Back Testing Trading Strategies

4. Back testing your Strategies, is all of this necessary?

I am personally over the idea of back testing.  Now it is worth noting that anyone should research and look at the potential positives and negatives with any trading strategy.  The problem I have with back testing is people will undoubtedly go from testing a very simple strategy to sitting in front of their machine and writing the perfect line of code that will produce perfect results. aSo, you start out with a basic simple moving average crossover strategy where you look at the markets movements over the last 2 years.  While your strategy is profitable, you find 5 cases where the draw downs were 20% or more.  In true form you make a few tweaks to your code to address these issues and viola you have an automated strategy with a 90% win ratio.  You then take this lovely model and apply it to the real-world only to realize it doesn’t work.  I’m not making this up here.  This literally happened to me during the mortgage crisis where I back tested strategies all the way back to the ’87 crash, but the market produced swings during the ’08 crisis that were simply unprecedented.

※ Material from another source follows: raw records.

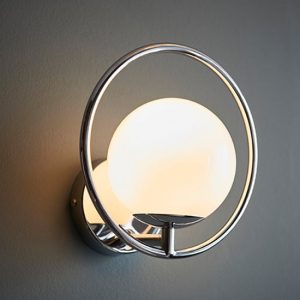 orb-opal-glass-shade-wall-light-chrome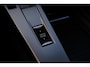 Peugeot e-308 SW Allure EV 54 kWh Aut. Navi|Half Leder|1e Eig|360Cam|LMV|Adapt.Cruise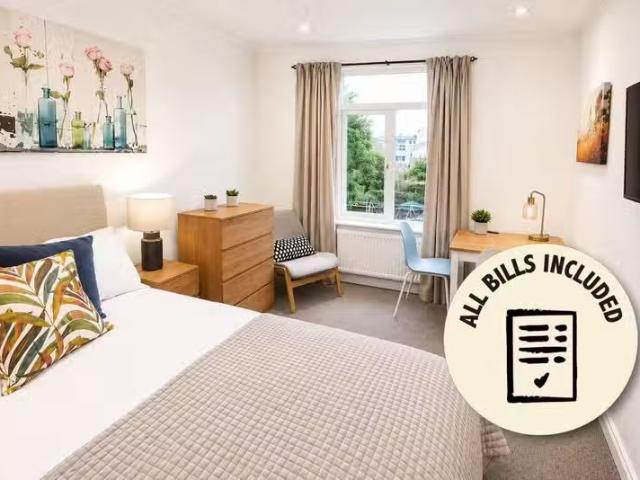 House for rent in Southall, Greater London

Lessons Learned:  Imagine what happens when you apply these automated rules to shorter time frames (i.e.1, 3 or 5 minute charts).  Do you think these systems will work for months or years?  If you are day trading each day presents different opportunities best suited for a particular type of trader (i.e. breakout trader,

Platform Data Fees

5. Why do I have to pay for data, isn’t the platform fee enough?

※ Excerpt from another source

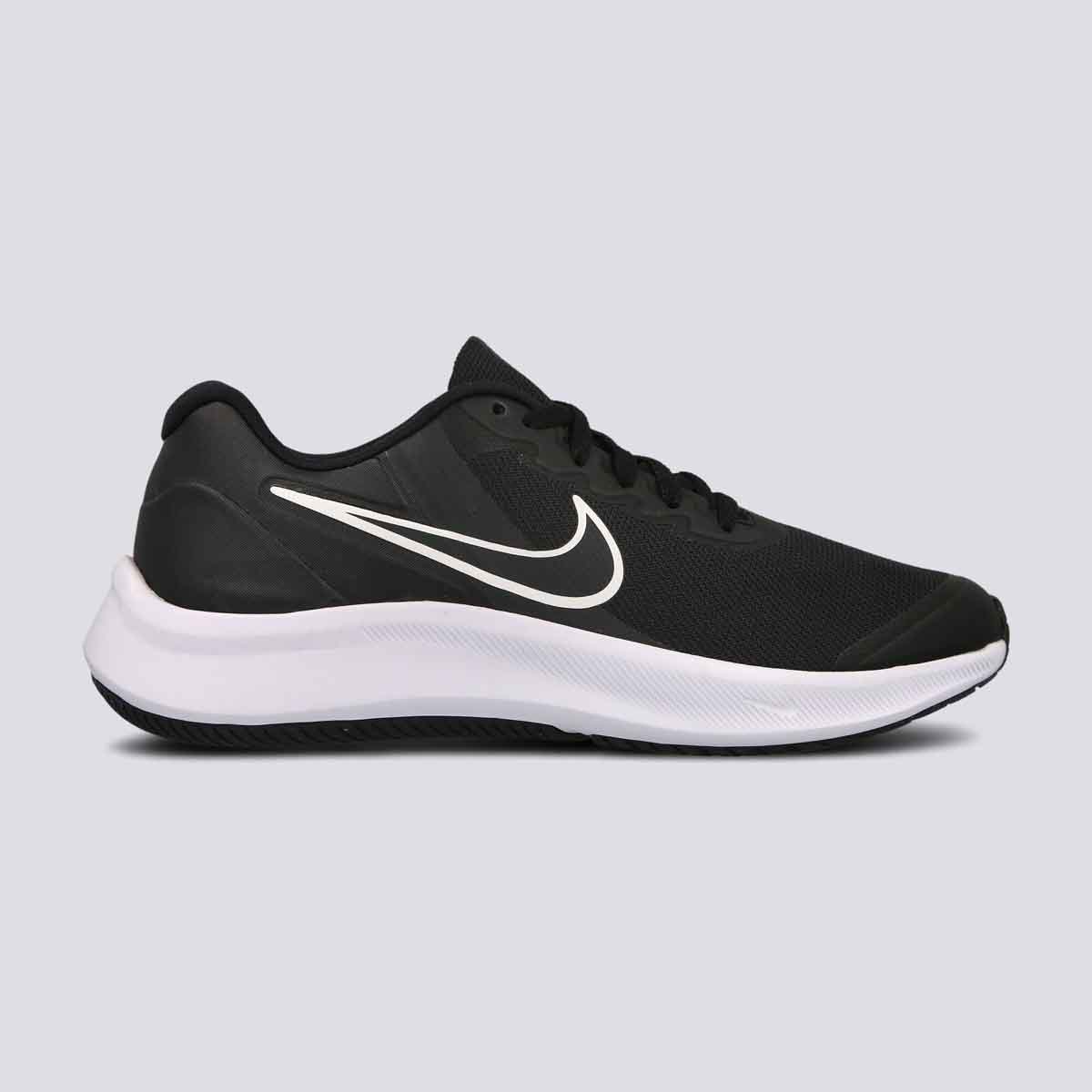 PATIKE NIKE STAR RUNNER 3 GS BG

You have to love these Wall Street types. So you pay for the software outright let’s say 2,000 dollars to gain access to a license.  Like you I’m thinking, 2k dollars is more than enough.  Hell, that’s more than a tv, a great suit or a crazy weekend in Vegas.  Yet after you purchase the software you will quickly notice your charts are blank or only have a fixed number of days worth of data.  You then quickly realize your loving IT company that just sold you the best trading platform is now telling you that you need to fork over another 50 bucks a month.  Now of course part of this are exchange fees for the data, I mean capitalist aren’t into giving away the data for free, but you still need t0 of course pay your friendly trading software developer another 30 bucks for him to pass you the data.  Oh, when does it ever end.

Lessons Learned:  When you purchase a trading simulator make sure you consider if the data is provided in your fee. 

Trading Platform Awards

6.  How is every platform the best platform for the year?

Have you noticed that every platform is the best in some obscure category.  This is the beauty of certifications.  Just to rattle off a few there is :

  • Best Real-Time Data
  • Best Professional Platform
  • Best for Frequent Traders
  • Best for Options Traders
  • Best Research and Tools
  • Best Investment Choices

Unless you know exactly which award means the most to you what does any of it mean?

Lessons Learned: So, over the years what I have come to believe is that people end up picking their platform based on what pretty much where they land first.  A platform is much like a daily routine. Once you have become accustomed to the ritual of life you begin to just get used to your platform.